In gay market bubble, ‘queer’ floats to top as phantom asset

Now the Pride Center, this entity was formerly, The OUTreach: LGBTQ+ & Ally Resource Center. (Photo UT Knoxville)

Renahe Pride Center, this entity was formerly The OUTreach: LGBTQ+ & Ally Resource Center. (Photo UT Knoxville)

By David Tulis

State government’s university system is celebrating the claim of gay theory upon the rainbow, spreading under its banner a host of fruity programs affirming activists’ grip on reality.

Knowing the lingual limitations of the taxpaying public, a queer center on UT’s campus in Knoxville is changing its name to an old fallback. It’s now Pride Center. It had been since 2010  The OUTreach: LGBTQ+ & Ally Resource Center.

The center has been an “integral resource” for LGBTQIA people, and is moving from a drop-in space with sporadic hours to a “full-fledged office with a wide array of programs, services and resources. Their purpose has shifted from visibility to student development and campus education.”

Stored data.
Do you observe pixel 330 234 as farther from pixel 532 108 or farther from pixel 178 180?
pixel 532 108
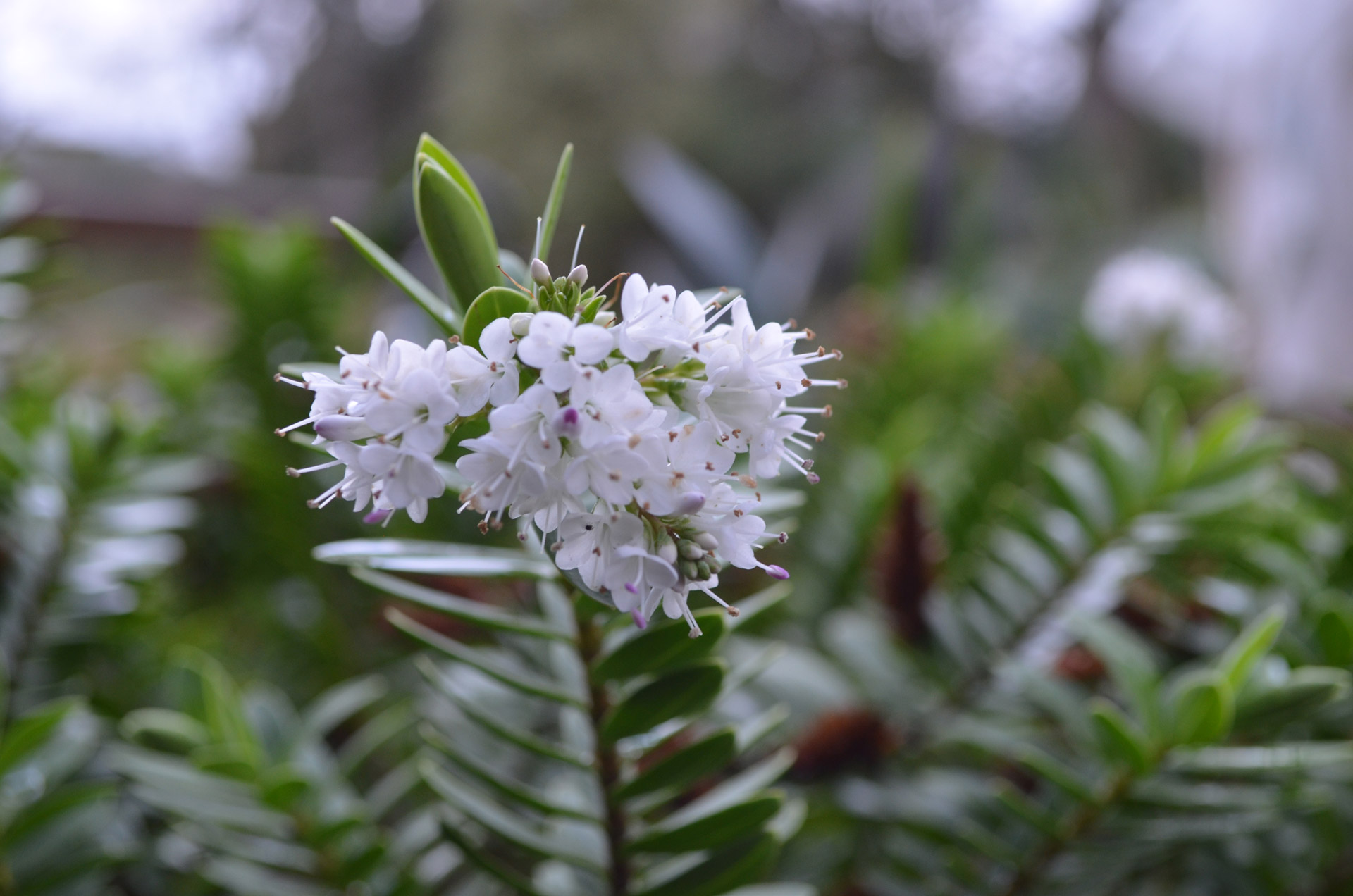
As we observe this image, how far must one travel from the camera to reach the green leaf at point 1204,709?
0.50 meters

Problems.
[A] In the article about the UT Knoxville center, what was the center's name from 2010 until it became the Pride Center?
[B] Decide whether each statement agrees with the article about the UT Knoxville center. Answer yes or no and quote the words that settle it.
(i) The center is moving from a drop-in space to a full office.
(ii) The center's purpose has shifted from student development to visibility.
(iii) David Tulis wrote the article.
[C] Reproduce the article about the UT Knoxville center word for word, starting with "Renahe Pride Center, this" and going on through "grip on reality.".
You won't need the lines for any of this.

Full solutions.
[A] The OUTreach: LGBTQ+ & Ally Resource Center.

[B]
(i) Yes: "is moving from a drop-in space with sporadic hours to a “full-fledged office with a wide array of programs, services and resources."
(ii) No: "Their purpose has shifted from visibility to student development and campus education."
(iii) Yes: "By David Tulis"

[C]
Renahe Pride Center, this entity was formerly The OUTreach: LGBTQ+ & Ally Resource Center. (Photo UT Knoxville)

By David Tulis

State government’s university system is celebrating the claim of gay theory upon the rainbow, spreading under its banner a host of fruity programs affirming activists’ grip on reality.